> _Your task_
In the listing below, find each line holding "weak" and copy it.

> _Data_
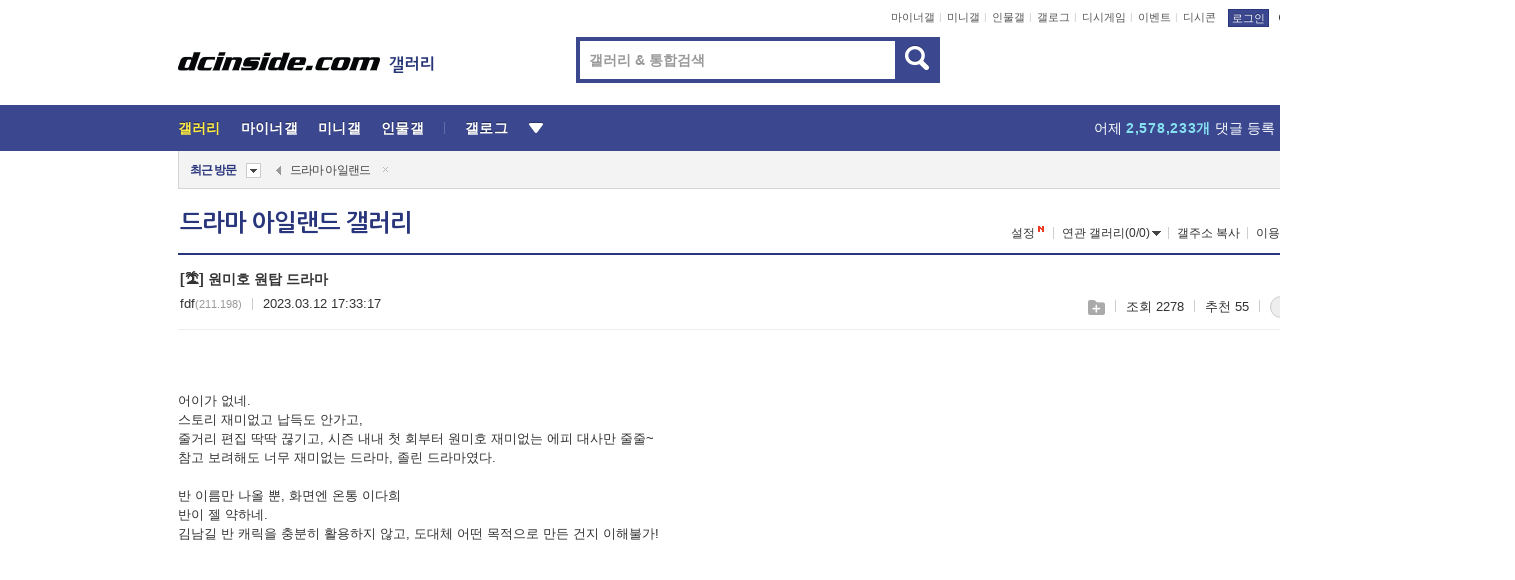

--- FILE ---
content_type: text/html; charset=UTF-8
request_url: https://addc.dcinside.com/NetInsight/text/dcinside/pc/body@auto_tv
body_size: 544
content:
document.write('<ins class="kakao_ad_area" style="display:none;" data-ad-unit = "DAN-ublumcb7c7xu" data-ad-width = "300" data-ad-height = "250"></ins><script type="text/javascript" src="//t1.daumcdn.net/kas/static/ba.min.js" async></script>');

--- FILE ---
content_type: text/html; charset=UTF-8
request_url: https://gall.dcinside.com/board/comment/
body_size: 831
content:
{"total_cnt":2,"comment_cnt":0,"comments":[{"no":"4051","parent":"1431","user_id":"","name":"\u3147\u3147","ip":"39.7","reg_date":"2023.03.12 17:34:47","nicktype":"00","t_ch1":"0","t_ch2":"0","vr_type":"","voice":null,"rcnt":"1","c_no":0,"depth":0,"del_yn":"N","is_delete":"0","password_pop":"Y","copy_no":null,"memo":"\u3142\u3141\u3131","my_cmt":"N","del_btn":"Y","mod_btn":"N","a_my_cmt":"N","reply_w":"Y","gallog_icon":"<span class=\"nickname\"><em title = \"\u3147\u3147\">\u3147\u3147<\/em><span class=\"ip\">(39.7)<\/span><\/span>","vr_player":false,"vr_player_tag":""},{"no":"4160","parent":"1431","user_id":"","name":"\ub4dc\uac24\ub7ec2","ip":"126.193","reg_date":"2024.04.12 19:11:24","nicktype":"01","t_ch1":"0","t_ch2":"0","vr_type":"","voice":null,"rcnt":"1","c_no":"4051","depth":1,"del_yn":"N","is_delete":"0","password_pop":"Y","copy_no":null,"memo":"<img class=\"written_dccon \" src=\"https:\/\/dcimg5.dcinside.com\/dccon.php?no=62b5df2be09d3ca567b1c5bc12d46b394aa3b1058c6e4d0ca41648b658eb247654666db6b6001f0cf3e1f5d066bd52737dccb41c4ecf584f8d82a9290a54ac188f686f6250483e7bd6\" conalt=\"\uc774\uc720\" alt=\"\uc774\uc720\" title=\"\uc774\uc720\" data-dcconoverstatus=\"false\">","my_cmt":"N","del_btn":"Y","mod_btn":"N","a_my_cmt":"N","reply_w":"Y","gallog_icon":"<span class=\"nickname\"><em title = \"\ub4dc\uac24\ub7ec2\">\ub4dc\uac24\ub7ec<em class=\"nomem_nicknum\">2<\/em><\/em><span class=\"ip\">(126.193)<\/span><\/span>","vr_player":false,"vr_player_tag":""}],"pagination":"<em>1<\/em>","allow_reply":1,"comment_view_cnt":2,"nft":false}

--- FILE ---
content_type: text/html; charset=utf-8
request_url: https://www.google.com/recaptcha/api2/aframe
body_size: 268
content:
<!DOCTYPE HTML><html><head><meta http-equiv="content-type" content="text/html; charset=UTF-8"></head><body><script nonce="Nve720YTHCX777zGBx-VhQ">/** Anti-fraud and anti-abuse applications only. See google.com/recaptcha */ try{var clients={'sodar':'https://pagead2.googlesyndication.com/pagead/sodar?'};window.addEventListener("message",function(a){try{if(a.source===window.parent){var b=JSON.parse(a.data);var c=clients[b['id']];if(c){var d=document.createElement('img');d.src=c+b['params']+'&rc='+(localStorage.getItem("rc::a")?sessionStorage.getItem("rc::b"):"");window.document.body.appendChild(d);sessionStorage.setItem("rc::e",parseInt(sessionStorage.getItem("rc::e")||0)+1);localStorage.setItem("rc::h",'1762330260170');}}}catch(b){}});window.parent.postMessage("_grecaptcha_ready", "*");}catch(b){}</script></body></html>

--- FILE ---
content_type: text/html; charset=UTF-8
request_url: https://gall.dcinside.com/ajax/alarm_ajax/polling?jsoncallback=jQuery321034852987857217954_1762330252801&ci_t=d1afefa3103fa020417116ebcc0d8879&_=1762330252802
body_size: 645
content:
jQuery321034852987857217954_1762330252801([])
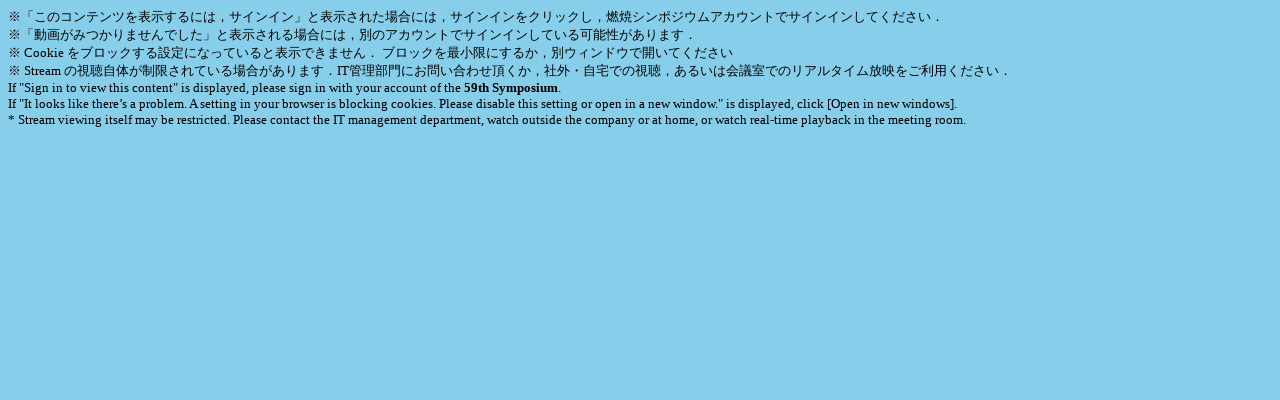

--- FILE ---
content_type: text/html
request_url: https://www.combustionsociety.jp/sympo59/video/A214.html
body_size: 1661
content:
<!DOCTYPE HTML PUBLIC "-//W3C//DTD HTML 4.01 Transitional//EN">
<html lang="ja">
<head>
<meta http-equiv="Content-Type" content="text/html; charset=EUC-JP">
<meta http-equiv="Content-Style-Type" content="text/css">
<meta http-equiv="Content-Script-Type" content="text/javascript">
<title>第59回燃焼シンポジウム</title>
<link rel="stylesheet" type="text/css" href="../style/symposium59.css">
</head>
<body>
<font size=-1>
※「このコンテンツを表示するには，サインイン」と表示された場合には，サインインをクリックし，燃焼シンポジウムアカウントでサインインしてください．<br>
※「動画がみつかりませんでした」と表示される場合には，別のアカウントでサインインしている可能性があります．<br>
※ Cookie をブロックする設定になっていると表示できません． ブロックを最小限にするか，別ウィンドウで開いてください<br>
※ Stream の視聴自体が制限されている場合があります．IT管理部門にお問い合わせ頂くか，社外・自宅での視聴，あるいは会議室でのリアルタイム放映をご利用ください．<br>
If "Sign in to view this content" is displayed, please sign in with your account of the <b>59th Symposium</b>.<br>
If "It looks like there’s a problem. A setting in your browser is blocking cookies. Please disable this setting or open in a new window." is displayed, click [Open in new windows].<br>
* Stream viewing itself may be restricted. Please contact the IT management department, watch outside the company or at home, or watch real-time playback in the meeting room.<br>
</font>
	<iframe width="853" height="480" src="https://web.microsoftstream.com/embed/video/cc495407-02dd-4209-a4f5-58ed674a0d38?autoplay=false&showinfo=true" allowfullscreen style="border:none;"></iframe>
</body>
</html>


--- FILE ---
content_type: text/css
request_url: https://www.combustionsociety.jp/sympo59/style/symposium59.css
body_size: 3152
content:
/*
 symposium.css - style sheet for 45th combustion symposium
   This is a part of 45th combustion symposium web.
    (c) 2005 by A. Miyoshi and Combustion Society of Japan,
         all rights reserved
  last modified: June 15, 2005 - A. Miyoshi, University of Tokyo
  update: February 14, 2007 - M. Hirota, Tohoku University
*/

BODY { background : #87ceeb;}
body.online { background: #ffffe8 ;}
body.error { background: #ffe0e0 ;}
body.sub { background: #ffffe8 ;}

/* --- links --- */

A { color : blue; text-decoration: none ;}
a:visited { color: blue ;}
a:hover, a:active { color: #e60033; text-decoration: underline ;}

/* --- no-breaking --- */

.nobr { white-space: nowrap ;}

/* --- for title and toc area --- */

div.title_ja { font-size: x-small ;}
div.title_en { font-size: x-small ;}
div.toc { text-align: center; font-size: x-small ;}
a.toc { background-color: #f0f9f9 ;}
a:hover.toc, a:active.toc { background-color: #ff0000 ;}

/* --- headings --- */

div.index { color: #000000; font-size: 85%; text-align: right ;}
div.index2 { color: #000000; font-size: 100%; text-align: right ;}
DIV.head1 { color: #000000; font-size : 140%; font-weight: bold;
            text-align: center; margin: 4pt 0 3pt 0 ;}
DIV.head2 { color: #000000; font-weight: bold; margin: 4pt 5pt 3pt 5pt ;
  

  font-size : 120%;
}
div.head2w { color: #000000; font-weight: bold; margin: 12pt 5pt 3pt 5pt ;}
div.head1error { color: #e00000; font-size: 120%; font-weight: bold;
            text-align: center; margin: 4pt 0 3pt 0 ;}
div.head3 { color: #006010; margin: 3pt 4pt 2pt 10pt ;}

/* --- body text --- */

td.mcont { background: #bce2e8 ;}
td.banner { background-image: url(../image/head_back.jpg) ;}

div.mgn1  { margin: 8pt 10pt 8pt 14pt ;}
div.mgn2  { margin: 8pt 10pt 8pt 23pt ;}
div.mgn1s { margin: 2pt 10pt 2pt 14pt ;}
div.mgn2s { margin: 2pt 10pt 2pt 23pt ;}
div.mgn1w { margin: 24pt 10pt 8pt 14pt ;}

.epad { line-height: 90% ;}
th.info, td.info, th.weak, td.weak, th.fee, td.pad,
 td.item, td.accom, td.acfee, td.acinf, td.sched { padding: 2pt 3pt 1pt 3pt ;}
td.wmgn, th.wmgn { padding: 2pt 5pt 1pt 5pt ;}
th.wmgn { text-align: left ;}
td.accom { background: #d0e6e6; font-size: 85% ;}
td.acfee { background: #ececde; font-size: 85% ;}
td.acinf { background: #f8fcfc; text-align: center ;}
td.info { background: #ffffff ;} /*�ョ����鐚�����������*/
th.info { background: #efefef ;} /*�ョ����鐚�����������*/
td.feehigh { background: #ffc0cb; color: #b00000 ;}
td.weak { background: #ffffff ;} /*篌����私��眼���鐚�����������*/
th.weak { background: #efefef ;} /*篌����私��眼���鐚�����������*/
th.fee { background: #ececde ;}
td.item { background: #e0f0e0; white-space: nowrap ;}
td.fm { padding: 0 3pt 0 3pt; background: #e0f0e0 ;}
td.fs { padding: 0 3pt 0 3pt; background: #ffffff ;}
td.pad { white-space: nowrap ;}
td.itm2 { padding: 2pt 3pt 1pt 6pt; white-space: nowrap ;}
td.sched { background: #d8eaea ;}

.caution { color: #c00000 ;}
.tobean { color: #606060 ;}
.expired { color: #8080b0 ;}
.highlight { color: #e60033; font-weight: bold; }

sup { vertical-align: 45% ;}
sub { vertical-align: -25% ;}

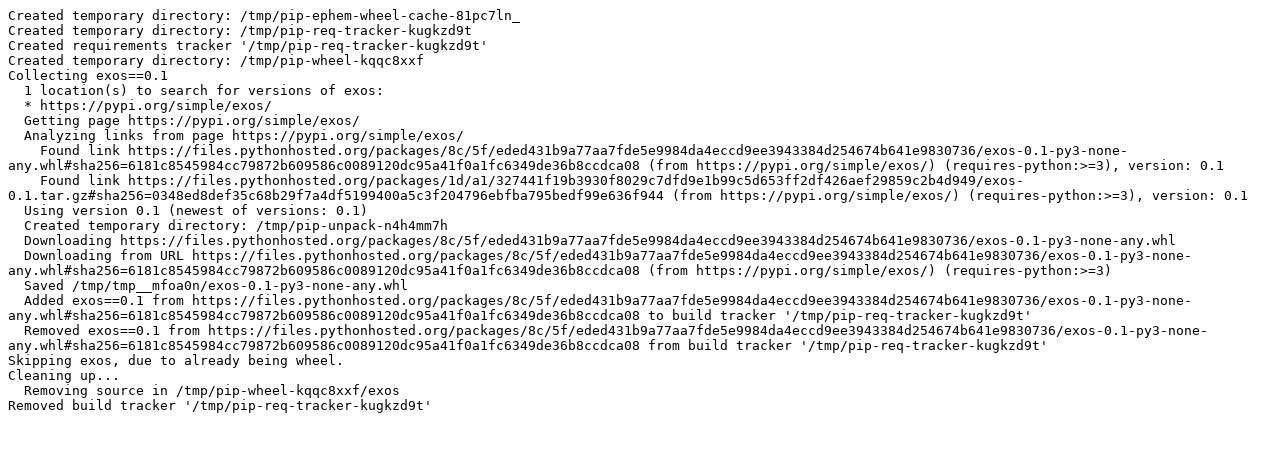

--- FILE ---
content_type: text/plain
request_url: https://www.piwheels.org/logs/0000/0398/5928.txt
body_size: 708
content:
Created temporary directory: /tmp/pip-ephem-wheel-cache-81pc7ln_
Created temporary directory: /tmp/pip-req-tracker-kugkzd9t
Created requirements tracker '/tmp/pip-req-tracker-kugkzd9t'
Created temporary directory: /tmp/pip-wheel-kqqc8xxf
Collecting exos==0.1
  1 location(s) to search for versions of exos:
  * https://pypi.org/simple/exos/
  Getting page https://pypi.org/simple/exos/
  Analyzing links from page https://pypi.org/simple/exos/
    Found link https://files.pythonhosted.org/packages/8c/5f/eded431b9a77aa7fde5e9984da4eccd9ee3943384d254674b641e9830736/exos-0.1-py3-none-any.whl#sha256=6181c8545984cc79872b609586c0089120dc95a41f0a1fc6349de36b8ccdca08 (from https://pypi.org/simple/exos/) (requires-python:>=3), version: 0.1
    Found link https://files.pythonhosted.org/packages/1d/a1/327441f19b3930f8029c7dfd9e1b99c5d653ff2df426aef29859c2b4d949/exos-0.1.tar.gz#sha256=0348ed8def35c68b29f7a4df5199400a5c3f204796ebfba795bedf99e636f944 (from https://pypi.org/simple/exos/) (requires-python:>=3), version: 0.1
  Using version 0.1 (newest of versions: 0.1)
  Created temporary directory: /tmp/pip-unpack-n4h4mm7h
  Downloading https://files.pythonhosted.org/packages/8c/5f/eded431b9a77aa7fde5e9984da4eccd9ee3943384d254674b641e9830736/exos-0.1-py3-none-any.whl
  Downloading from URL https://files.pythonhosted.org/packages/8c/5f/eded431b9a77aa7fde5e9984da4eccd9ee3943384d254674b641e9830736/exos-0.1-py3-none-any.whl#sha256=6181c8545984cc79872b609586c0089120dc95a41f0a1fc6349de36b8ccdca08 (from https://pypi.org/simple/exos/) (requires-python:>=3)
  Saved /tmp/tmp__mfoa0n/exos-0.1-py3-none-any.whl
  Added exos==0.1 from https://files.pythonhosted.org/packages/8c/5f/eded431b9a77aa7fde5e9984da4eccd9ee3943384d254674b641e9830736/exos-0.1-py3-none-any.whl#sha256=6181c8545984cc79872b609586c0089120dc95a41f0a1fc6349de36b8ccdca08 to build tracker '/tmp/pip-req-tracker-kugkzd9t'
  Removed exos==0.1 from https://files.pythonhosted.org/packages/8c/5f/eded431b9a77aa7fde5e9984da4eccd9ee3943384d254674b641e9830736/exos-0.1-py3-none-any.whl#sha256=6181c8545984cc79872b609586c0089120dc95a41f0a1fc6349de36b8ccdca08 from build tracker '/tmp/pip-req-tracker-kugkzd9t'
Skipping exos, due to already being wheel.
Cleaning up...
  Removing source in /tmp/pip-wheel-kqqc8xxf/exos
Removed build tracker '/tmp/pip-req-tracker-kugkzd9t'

> _Completed task_
th.info, td.info, th.weak, td.weak, th.fee, td.pad,
td.weak { background: #ffffff ;} /*篌����私��眼���鐚�����������*/
th.weak { background: #efefef ;} /*篌����私��眼���鐚�����������*/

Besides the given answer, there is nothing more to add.